— START Supplied data —

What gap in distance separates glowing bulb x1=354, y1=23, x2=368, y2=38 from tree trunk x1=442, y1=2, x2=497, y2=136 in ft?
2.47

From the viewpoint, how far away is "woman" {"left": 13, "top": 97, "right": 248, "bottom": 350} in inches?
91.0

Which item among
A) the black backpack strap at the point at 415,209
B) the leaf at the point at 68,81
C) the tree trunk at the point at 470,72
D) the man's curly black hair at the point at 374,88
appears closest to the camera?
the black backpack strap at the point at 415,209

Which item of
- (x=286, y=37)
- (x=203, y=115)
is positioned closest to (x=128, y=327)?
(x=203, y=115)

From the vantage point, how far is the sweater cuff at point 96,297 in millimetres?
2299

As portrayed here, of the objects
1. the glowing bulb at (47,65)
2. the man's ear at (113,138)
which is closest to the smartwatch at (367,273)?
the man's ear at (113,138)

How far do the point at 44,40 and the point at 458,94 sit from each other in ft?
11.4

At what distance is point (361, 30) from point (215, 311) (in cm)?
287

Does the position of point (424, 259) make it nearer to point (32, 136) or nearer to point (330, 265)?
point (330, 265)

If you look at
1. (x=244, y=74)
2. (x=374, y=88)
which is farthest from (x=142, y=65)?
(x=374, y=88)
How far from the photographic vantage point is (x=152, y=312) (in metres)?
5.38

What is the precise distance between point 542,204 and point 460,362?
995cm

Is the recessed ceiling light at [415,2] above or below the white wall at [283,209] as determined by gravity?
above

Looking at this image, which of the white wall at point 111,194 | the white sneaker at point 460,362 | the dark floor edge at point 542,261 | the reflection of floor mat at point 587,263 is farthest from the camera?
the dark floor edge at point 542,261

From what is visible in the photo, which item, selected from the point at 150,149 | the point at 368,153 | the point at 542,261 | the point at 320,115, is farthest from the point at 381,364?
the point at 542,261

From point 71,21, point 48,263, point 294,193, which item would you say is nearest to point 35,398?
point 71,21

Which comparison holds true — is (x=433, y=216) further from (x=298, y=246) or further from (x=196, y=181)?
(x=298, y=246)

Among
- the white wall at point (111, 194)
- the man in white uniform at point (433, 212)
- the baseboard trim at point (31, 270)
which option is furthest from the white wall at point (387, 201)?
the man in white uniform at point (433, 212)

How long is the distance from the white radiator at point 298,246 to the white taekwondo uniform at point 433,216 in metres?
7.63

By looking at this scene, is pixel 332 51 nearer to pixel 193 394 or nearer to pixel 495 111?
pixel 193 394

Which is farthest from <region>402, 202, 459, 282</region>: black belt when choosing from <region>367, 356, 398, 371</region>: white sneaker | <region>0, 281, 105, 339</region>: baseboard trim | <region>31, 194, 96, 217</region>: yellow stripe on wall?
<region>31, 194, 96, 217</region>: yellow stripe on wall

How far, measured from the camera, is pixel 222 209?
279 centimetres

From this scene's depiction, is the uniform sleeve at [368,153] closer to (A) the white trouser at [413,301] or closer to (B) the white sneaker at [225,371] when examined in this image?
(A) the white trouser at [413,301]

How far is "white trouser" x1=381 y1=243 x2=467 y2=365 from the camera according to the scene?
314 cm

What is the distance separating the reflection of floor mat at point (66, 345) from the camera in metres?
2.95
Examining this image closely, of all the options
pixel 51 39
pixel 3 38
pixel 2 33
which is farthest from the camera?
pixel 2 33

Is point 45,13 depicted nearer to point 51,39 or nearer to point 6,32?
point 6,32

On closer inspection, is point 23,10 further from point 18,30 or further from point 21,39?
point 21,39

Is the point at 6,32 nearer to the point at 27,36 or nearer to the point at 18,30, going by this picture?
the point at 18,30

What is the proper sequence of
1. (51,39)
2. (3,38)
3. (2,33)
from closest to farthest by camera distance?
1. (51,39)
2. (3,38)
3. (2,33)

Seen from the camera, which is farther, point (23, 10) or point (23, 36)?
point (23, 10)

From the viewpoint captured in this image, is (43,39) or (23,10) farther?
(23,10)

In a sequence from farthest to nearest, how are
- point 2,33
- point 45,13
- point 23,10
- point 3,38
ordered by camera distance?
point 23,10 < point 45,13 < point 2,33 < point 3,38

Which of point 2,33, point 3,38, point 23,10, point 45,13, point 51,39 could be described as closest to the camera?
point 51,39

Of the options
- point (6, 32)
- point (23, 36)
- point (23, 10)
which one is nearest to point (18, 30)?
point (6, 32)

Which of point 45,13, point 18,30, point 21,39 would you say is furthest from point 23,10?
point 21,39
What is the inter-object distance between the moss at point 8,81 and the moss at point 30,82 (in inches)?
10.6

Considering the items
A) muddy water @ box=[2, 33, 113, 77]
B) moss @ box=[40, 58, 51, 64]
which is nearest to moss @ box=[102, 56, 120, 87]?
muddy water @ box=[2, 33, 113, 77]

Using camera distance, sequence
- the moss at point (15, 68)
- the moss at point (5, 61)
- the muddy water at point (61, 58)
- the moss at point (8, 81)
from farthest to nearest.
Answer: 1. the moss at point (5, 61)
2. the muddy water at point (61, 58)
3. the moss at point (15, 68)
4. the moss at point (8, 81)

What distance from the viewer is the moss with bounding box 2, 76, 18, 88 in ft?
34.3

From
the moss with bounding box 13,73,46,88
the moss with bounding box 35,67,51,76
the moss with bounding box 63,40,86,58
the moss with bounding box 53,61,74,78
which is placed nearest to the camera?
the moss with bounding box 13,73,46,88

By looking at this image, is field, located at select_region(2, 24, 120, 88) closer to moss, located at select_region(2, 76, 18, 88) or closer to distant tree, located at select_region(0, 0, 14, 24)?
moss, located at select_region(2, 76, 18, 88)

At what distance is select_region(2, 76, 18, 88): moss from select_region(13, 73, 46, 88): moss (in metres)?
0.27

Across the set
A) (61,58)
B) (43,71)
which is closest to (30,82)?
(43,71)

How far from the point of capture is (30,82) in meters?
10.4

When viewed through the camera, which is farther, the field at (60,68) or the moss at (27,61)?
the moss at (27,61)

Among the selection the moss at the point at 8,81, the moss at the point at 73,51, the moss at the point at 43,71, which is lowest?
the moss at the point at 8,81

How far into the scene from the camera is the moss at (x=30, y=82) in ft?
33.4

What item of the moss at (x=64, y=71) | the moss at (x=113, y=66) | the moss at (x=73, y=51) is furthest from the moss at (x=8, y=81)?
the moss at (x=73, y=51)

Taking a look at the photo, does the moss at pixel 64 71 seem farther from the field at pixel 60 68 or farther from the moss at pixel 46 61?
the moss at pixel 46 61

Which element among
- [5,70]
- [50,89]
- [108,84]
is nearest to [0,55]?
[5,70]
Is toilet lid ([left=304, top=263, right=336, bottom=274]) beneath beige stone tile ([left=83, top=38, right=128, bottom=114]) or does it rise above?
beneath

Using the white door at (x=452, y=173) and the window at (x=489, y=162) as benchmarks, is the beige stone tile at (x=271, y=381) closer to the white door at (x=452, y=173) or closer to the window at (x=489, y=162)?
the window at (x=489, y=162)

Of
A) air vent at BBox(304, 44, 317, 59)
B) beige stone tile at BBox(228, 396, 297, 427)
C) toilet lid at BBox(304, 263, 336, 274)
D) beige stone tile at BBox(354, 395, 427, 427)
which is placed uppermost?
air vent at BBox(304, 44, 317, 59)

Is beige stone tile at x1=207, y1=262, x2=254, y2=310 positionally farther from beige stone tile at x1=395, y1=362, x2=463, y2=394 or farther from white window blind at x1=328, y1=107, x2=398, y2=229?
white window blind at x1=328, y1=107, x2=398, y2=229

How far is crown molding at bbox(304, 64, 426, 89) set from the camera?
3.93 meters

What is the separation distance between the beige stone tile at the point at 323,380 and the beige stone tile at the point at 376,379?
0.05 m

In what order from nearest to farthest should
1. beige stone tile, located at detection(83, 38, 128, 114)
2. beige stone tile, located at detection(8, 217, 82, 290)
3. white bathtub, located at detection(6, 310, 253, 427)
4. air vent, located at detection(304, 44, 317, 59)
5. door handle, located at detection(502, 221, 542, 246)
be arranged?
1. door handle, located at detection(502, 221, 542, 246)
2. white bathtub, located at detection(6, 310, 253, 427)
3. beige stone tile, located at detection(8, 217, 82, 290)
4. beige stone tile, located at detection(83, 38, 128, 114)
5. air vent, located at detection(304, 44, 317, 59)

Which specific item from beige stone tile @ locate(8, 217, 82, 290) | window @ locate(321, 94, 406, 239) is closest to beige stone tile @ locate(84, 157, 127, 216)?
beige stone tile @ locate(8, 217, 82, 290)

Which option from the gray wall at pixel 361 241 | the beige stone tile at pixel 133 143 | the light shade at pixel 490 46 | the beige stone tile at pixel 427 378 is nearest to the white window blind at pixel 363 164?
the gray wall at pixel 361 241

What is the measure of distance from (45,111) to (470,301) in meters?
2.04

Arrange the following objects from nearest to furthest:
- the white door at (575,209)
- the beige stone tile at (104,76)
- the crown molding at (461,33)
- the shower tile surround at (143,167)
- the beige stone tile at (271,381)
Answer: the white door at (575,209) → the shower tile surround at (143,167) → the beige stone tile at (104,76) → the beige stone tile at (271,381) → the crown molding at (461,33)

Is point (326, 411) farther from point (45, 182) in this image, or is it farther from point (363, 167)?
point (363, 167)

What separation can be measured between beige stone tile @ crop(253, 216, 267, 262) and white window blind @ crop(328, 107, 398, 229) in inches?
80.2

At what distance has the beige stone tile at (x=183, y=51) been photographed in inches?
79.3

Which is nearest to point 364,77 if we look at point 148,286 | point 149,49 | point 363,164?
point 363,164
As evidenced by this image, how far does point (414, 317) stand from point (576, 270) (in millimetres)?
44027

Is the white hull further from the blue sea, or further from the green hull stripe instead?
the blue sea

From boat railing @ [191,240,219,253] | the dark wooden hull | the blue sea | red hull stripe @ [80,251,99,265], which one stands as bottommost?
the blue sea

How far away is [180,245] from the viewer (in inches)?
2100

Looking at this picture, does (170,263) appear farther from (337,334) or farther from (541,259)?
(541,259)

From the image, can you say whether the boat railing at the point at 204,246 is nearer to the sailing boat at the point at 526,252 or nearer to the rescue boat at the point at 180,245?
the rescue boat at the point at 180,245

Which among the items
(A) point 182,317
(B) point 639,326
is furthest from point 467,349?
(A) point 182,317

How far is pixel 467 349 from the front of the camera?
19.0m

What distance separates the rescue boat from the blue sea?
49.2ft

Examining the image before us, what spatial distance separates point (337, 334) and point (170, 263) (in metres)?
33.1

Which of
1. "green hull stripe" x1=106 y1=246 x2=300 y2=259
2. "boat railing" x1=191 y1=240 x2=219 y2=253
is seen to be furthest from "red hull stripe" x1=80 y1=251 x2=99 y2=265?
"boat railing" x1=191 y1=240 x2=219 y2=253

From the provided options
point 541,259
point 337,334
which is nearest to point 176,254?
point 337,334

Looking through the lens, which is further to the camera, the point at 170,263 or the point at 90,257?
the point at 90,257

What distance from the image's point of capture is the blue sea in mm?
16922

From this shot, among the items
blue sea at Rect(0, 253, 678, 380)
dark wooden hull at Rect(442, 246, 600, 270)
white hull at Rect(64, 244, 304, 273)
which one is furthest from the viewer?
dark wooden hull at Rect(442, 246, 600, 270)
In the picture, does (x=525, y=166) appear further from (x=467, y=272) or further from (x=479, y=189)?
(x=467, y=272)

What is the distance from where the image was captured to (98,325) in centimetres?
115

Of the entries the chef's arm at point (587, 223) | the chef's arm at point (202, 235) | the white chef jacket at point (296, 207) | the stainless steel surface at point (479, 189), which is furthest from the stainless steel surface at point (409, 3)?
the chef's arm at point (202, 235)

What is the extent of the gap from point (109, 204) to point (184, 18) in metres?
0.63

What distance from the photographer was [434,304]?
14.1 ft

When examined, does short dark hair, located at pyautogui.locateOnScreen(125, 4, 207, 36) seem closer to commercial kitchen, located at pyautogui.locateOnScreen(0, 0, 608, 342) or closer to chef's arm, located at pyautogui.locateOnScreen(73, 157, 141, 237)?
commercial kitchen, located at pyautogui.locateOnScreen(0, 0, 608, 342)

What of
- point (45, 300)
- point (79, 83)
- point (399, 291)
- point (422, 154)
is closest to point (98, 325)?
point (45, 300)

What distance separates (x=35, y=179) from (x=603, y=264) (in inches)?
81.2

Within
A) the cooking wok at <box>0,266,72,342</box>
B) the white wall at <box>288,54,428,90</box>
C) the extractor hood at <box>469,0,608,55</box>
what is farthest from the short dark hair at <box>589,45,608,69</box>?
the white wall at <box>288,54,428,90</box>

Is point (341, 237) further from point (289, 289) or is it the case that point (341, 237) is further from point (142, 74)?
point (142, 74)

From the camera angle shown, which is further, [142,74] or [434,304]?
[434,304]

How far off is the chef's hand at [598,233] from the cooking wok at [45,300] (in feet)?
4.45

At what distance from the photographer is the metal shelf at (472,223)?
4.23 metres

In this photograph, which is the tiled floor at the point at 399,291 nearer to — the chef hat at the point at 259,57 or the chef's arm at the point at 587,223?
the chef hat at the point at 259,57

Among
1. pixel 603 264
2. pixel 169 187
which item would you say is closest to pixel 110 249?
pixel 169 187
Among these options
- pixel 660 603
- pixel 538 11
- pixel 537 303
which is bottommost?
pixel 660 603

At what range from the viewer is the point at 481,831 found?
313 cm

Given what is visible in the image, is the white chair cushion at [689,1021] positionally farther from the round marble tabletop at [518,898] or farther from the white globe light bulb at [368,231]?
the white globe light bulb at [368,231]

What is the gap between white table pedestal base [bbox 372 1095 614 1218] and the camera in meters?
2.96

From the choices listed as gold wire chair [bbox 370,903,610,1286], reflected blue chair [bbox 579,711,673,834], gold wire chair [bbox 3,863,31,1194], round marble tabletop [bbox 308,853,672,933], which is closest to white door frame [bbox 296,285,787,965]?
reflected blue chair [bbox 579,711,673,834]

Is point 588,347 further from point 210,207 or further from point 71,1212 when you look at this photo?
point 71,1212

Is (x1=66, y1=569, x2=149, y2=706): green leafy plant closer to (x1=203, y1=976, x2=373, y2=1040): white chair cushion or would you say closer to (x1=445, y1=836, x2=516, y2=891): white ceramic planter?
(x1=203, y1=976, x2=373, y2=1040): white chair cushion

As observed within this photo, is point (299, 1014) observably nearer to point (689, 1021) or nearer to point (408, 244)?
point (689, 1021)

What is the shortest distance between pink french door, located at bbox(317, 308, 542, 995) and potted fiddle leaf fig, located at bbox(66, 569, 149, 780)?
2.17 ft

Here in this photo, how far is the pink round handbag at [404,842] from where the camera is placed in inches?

— END Supplied data —

* **Work to complete**
Starting at the line that contains "Is point 588,347", repeat each line exactly through the last one in the listing. Include both of those lines and nothing more.

* **Solution to this task**
Is point 588,347 further from point 210,207 or further from point 71,1212 when you look at this photo?
point 71,1212

Is (x1=66, y1=569, x2=149, y2=706): green leafy plant closer to (x1=203, y1=976, x2=373, y2=1040): white chair cushion or would you say closer to (x1=445, y1=836, x2=516, y2=891): white ceramic planter?
(x1=203, y1=976, x2=373, y2=1040): white chair cushion

As observed within this photo, is point (299, 1014) observably nearer to point (689, 1021) or nearer to point (408, 244)?
point (689, 1021)

What is the shortest distance between pink french door, located at bbox(317, 308, 542, 995) and potted fiddle leaf fig, located at bbox(66, 569, 149, 780)?
2.17 ft

Here in this photo, how far is the pink round handbag at [404,842] from where the camera is placed in inches?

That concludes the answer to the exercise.